Facebook has spent much of the last year chasing Snapchat, which has managed to build a bustling, millennial-friendly service around core concepts of privacy, ephemerality, and the lack of uncomfortably accurate ad-targeting. Live video on the News Feed, ephemeral 24-hour “Stories” in the Instagram app (an idea co-founder Kevin Systrom explicitly admits was taken from Snapchat), and facial lenses from recent acquisition MSQRD show us what Facebook would like to be — fun, light, and easy to use. And not centered around the News Feed.
Elsewhere, Facebook bolstered its messaging service, rolling out an API for chatbots, automated services that you interface with in the same way you might text someone. Chatbots are attractive to Facebook because they offer not just the opportunity to collect data but the opportunity for the company to insert itself as a middleman in all kinds of transactions, as WeChat has done to great success in China. But not yet: Chatbots have yet to take hold in any significant way, mainly because they require a substantially different approach to development than graphical interfaces do.
Maybe the most important indicator of where Facebook is headed after the News Feed is those solar-powered drones that can fly for months at a time and beam internet access to people via lasers. At this year’s F8 conference, Mark Zuckerberg literally lifted up a drone engine onstage in a show of strength that wouldn’t be out of place at an arms convention. Written out, the drone concept sounds ridiculous (once upon a time, so did “driverless cars”), but the core of it points to Facebook’s greater ambition: owning the pipes.
Facebook doesn’t want to be a portal to the rest of the web, it wants to be the web. Over the last few years, Mark Zuckerberg has made an exhaustive effort in nations outside of Europe and the United States to roll out Free Basics. The “free” in Free Basics — the crown jewel of Internet.org, Facebook’s broader initiative — derives from a concept called zero-rating. Services that are zero-rated don’t count against data caps, effectively making them free to access (and violating the concept of net neutrality, the notion that all data traveling across a network should be treated equally). Facebook has spent years convincing mobile carriers to offer even those without data plans free access to Facebook. In the short term, this gives users resources they might not otherwise have. In practice, it effectively gives Facebook a monopoly on which internet content users in the developing world see. In India this spring, public outcry over what Internet.org was actually trying to do led to a complete rejection of the service.
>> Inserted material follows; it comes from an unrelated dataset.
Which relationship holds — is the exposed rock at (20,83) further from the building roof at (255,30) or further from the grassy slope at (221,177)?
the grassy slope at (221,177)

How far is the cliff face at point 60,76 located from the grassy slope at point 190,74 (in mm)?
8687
That setback hasn’t stopped Facebook from trying to expand though. Internet.org is still running through mobile carriers in dozens of countries. Facebook also owns WhatsApp, a messaging service that is incredibly popular abroad but hardly used in America, which, in 2014, it paid a then-flabbergasting $19 billion for. Internally, Facebook is reportedly developing tools that might allow it to once again breach the Great Firewall of China.
The fact of the matter is that the quality and overall strategy of News Feed (and live video, and chatbots, and Instagram stories, and WhatsApp) matter less and less to Facebook if they end up running the pipes as well. Almost everyone hates their ISP, but when it’s the only one in town, it can get by on subpar service. Facebook doesn’t want to be the best option for using the internet; it wants to be the only option. And to get there, it will spread across territories outside the U.S., mostly out of sight of domestic watchdogs. Don’t take your eyes off of Zuck and Co. for a second.